Home Sports A big task for Dyson as West Indies coach

A big task for Dyson as West Indies coach

By IANS

Melbourne : Former Australian batsman John Dyson will leave Sydney Monday to begin the task of coaching the West Indies.

The West Indies side has won three of its past 40 Tests and victories have come against Zimbabwe, Bangladesh and a Pakistan side missing five leading players.

As gruff as a nightclub bouncer, and every bit as uncompromising, Dyson, a former Sri Lanka coach, is not sugar-coating the task of coaching a team ranked a distant eighth in both Test and one-day cricket.

“Over the last 10 years, by anyone’s standards, the West Indies have been playing some pretty average cricket. When I was coach of Sri Lanka I followed their performances closely, and I felt it was a squad underachieving,” Dyson was quoted as saying by The Age here Tuesday.

“Certainly, they should be higher up the International Cricket Council (ICC) table than they are now.

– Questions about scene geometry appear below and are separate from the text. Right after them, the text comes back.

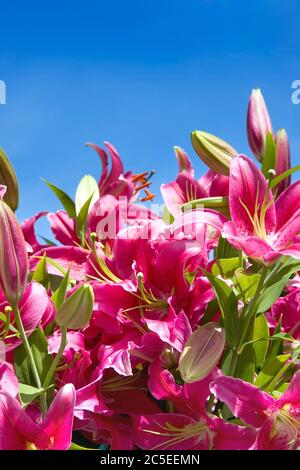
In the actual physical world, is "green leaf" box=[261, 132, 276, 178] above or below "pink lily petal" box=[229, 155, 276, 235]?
above

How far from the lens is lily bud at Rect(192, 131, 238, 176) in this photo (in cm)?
72

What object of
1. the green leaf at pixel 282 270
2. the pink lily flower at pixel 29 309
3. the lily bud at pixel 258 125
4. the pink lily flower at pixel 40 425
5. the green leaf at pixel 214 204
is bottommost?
the pink lily flower at pixel 40 425

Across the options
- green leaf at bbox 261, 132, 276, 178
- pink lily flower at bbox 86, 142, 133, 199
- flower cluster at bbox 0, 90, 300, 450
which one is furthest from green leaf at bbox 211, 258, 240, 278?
pink lily flower at bbox 86, 142, 133, 199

At the moment, you would have to say that there is only one player in that squad who is playing up to their potential, and that is (Shivnarine) Chanderpaul.

“With the other guys, you look at them and think, ‘He’s a better player than what he’s showing on the park’. I need to get there, sit down with the players and find out what is wrong,” he said.

It was against the West Indies that Dyson achieved his loftiest perch as a player, scoring a career-best 127 not out and snaffling the “catch of the century” of Sylvester Clarke in the Sydney Test in 1982.

Now, 25 years later, he hopes the Windies will provide him with the greatest triumph of his coaching career.

“I’m not a big believer in putting the broom through a place upon arrival. And I don’t expect people to compare this West Indies squad with those of the ’70s and ’80s. What they did for international cricket was to introduce a form of professionalism and dedication never seen before,” he said.